* **Exercise inputs**

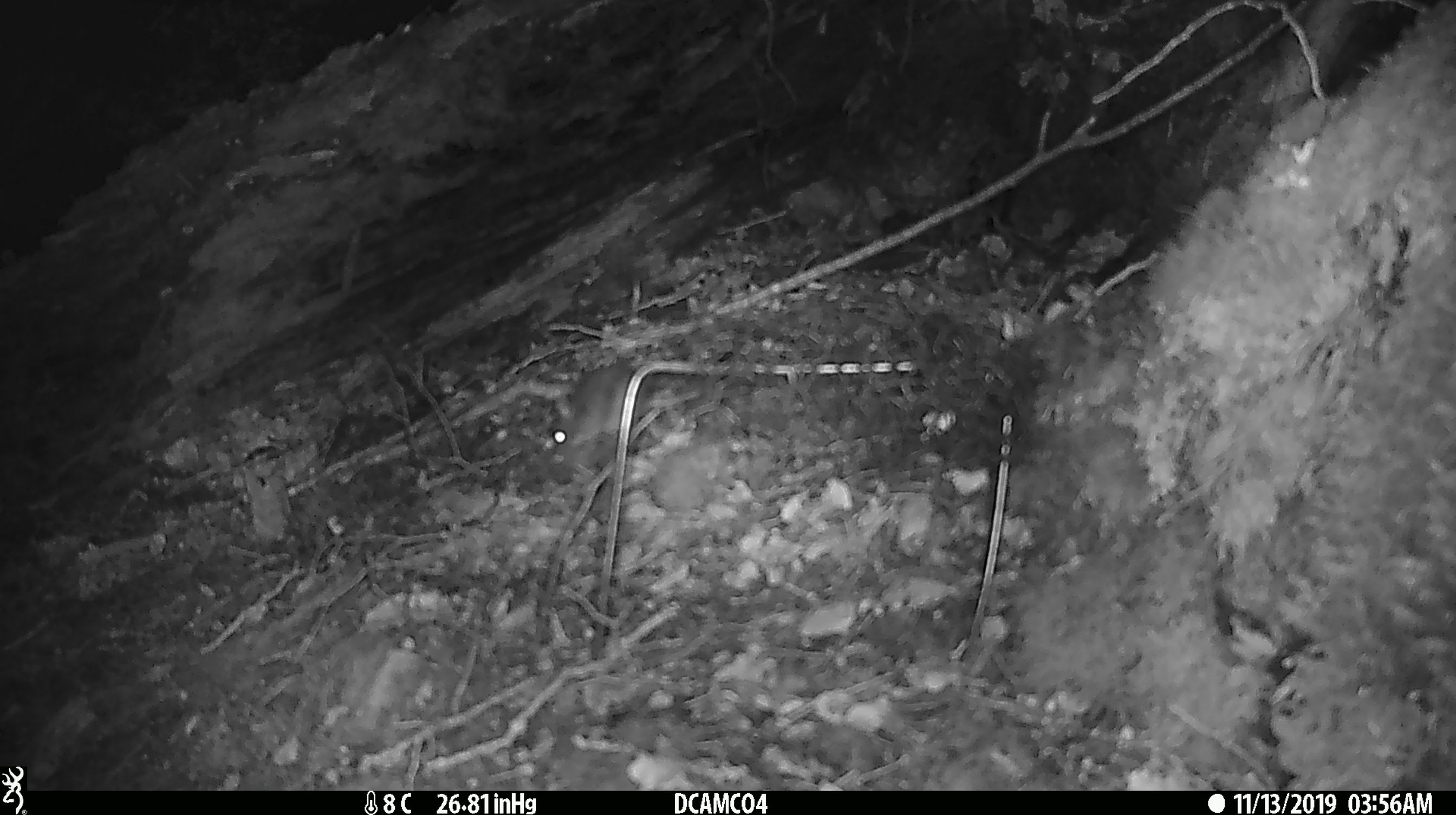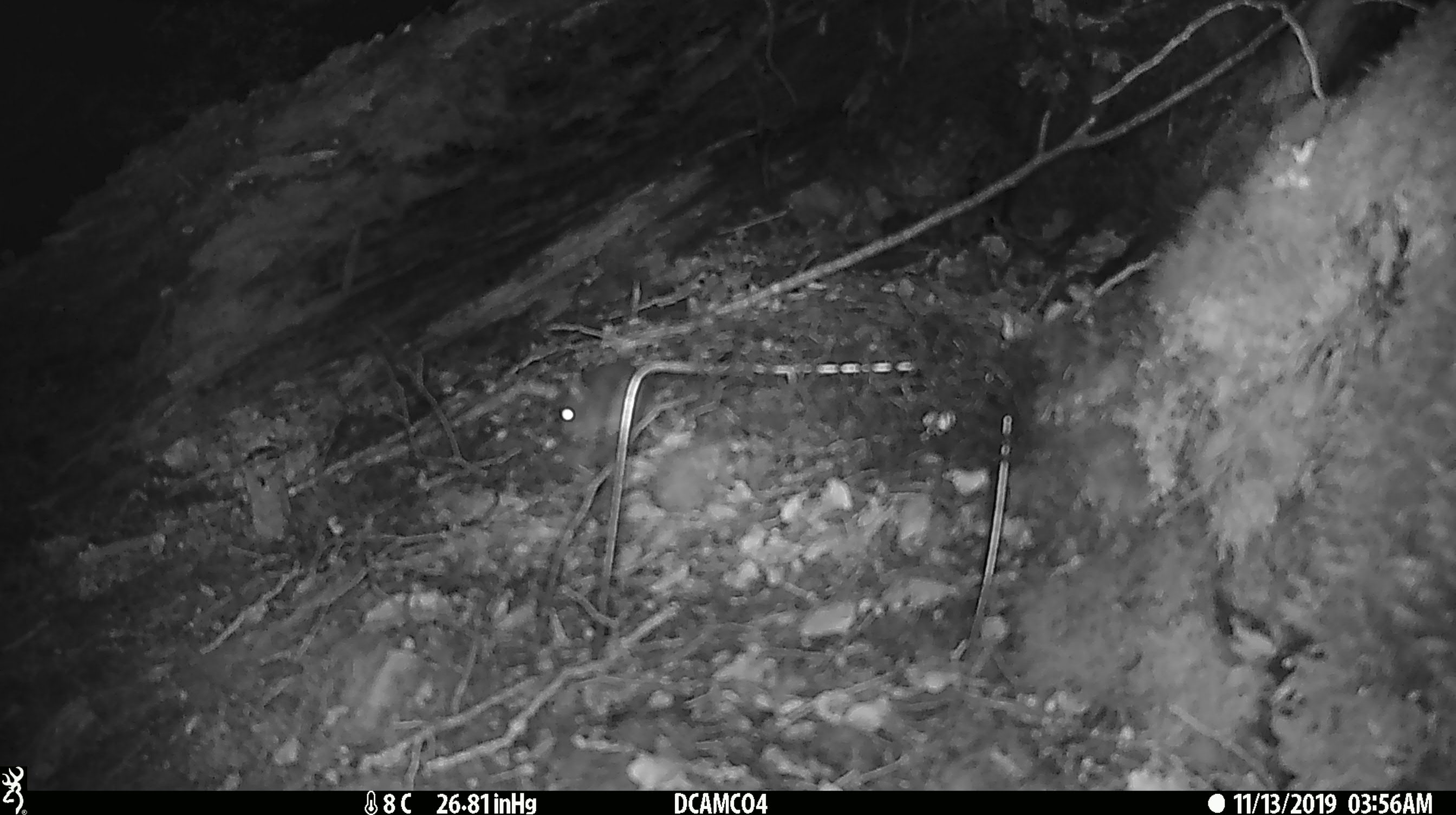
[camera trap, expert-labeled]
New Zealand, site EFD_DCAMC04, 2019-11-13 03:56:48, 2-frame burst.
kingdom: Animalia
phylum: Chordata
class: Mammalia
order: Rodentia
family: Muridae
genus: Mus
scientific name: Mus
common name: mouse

--

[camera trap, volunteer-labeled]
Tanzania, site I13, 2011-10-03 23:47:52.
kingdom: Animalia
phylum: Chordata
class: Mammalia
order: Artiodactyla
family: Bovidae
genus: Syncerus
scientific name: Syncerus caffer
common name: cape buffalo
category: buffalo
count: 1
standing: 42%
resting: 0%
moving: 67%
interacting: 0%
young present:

==

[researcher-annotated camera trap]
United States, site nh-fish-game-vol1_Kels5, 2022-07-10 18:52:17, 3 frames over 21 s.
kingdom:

* **How to complete this task**
In the listing above, find the line containing "[camera trap, expert-labeled]" and the line containing "common name: mouse". Output them and every line between, exactly, and nothing else.

* **Answer box**
[camera trap, expert-labeled]
New Zealand, site EFD_DCAMC04, 2019-11-13 03:56:48, 2-frame burst.
kingdom: Animalia
phylum: Chordata
class: Mammalia
order: Rodentia
family: Muridae
genus: Mus
scientific name: Mus
common name: mouse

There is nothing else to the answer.